The uproar first erupted when the Cabinet tasked the Lebanese Army with preparing a plan to collect “Hezbollah’s” weapons and present it before the end of this month. It flared up again two days later when the Cabinet approved what was dubbed the “Barrack’s Paper.”
The confusion likely stems from a misunderstanding: this was neither Barrack’s document nor one drafted by the United States. In reality, it was a paper presented by President Joseph Aoun, described as the unified Lebanese position on a principle he had announced at the start of his term and later adopted by the government in its ministerial statement, that all weapons in Lebanon should be held solely by the state’s legitimate institutions across its territory.
This principle covers all weapons, heavy, medium, and some light weapons, whether defensive or offensive, in the possession of both Lebanese and non-Lebanese armed groups operating in Lebanon, including “Hezbollah” and other militias within its orbit. The November 2024 ceasefire agreement explicitly listed the official bodies legally authorized to carry weapons, aiming to clarify the picture and end the delaying tactics disguised as questions.
But was this truly a unified Lebanese paper, given that advisers to the President of the Republic, the Speaker of Parliament, and the Prime Minister all took part in drafting it? If it had been, Speaker Nabih Berri would not have unilaterally handed the U.S. envoy a second document containing additional remarks from himself and “Hezbollah.”

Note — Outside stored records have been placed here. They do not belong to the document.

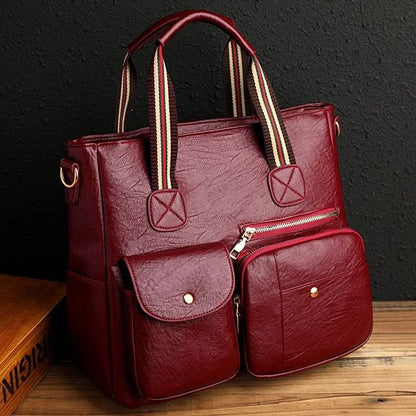 Women Multi-Pocket Tote Bag | Eva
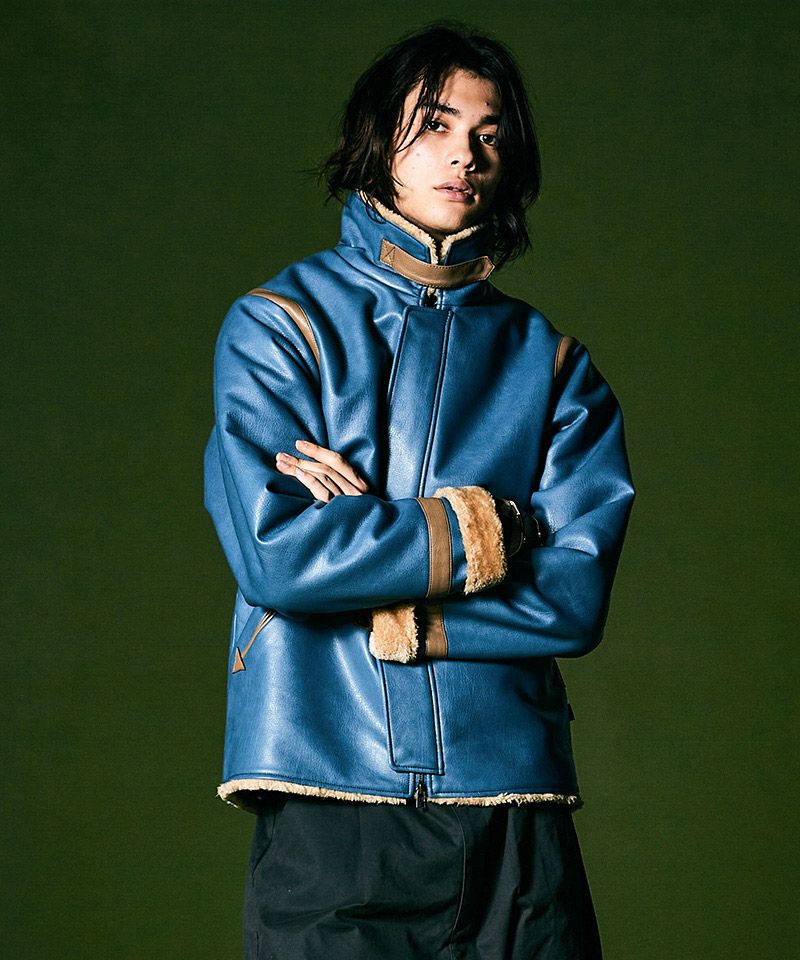 セブンイレブン 冬ギフト カタログ 20%OFF【glamb(グラム)】Synth Mouton シンセムートン JKT Biker ジャケット・アウター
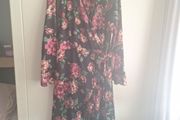 floral wrap dress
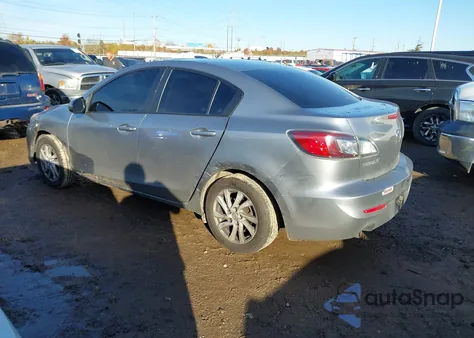 2012 Mazda Mazda3 I Grand Touring from USA, damaged, VIN JM1BL1W71C1675221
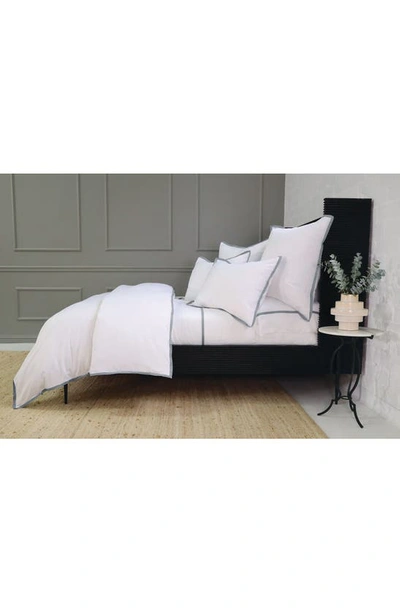 Pom Pom At Home Langston Duvet Cover Set, King In White/ Ocean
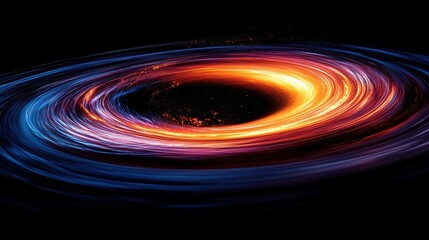Poster - Exploring cosmic phenomena black hole formation outer space digital art dark environment wide angle astrophysics concepts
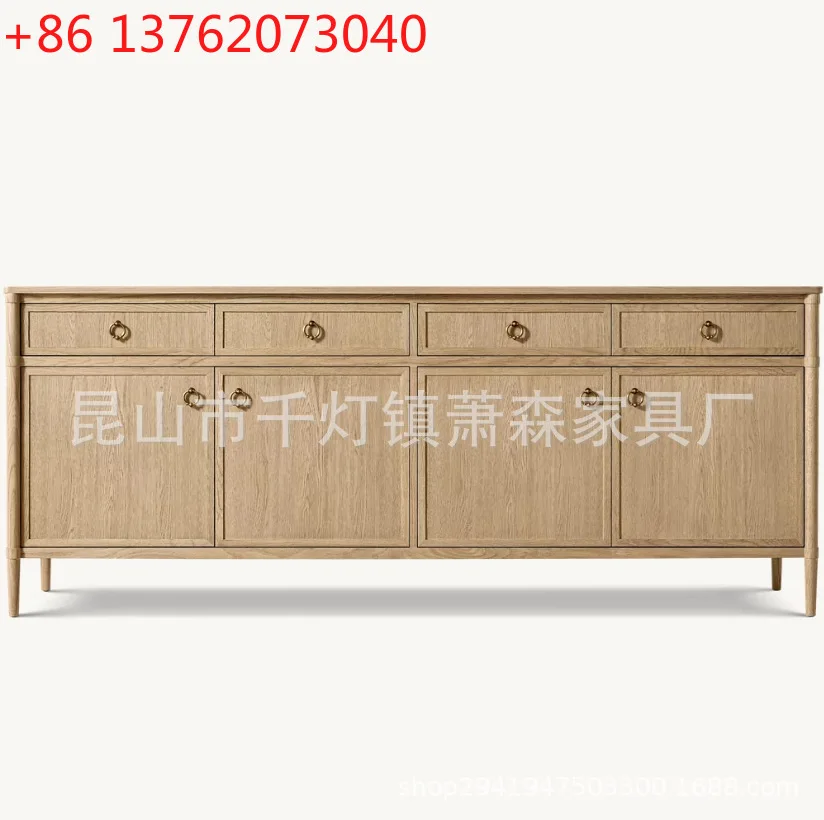 American simple solid wood side cabinet French oak living room side cabinet wine cabinet
American simple solid wood side cabinet French oak living room side cabinet wine cabinet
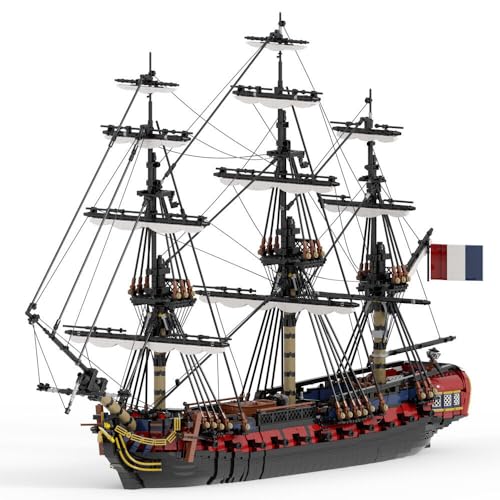 ZITIANYOUBUILD 28-Gun Fregatte Full Rigged Ship with 3 Masts and Interior 6149 Pieces MOC for Age 18+ von ZITIANYOUBUILD
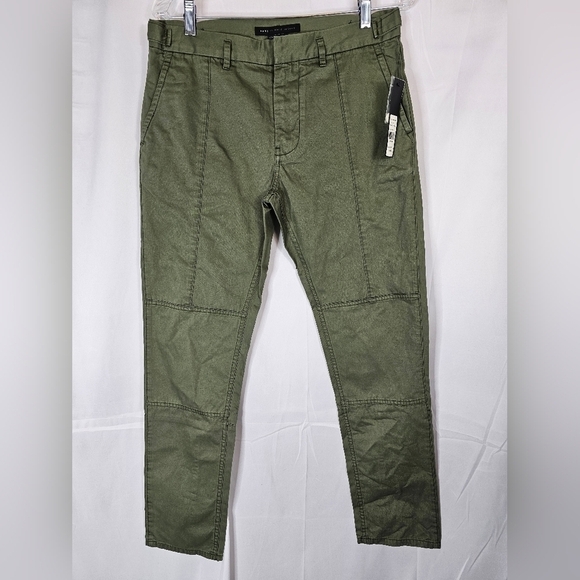 MARC by Marc Jacobs size 30×34 fatigue green khakis Martin low rise Skinny fit - Picture 1 of 8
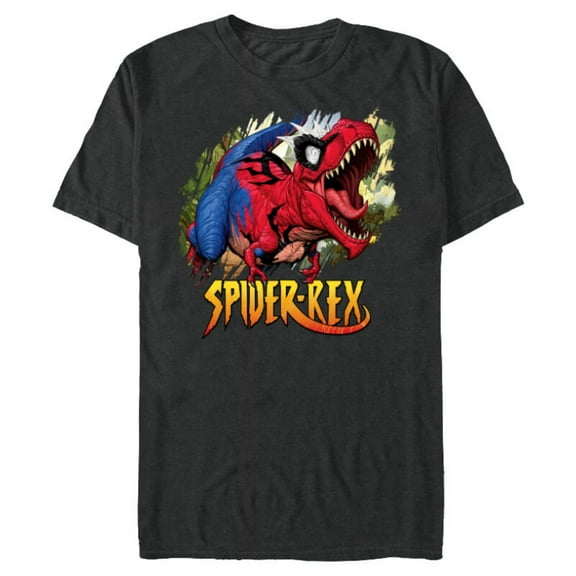 Marvel Spider-Man Spider-Rex Rip and Roar - Short Sleeve Blended T-Shirt for Adults - Customized-Dark Heather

Barrack has visited Lebanon three times, making it clear that his role is to convey Lebanon’s vision to the U.S. administration and Israel, and await their response to the paper Lebanon submitted. He will return to deliver Washington and Tel Aviv’s reply to this document, now amended with the aforementioned remarks.
Another point that needs correcting is the argument that “Hezbollah” refuses to hand over its weapons to Israel, claiming that without them, no one would protect the South or Lebanon, as the state had abandoned the region to its fate.
But who, exactly, asked “Hezbollah” to hand over its weapons to Israel? And if the question about the state’s role in the South is legitimate, the more pressing question becomes: which part of Lebanon has the state not abandoned? Was the state fully present, for instance, in Akkar, Tripoli, Jbeil, Keserwan, or West Bekaa? Do residents there not also feel the state has neglected its security and development duties toward them? And why did they not take up weapons? In fact, those who did arm themselves in self-defense later handed their weapons over.
How, then, can it be said the state abandoned the South when development projects carried out there, particularly after the 2006 war, and the budgets spent on them far exceed those allocated to most other Lebanese regions? Just as the Cairo Agreement of 1969 (between Lebanon and the PLO) effectively granted Fatah control over parts of the South from which to launch armed operations against Israel, the Doha Agreement handed “Hezbollah” not only dominance over the South, but over the government itself. It would have remained unshaken had it not miscalculated that it could teach Israel a lesson through its “support war” for Gaza.
After all this, how can weapons be labeled a matter of “honor” or “dignity” when most were destroyed before they could even be used, and when their use has brought calamity upon Lebanon?
How, then, do we shield Lebanon from the allure, and the curse, of the weapons?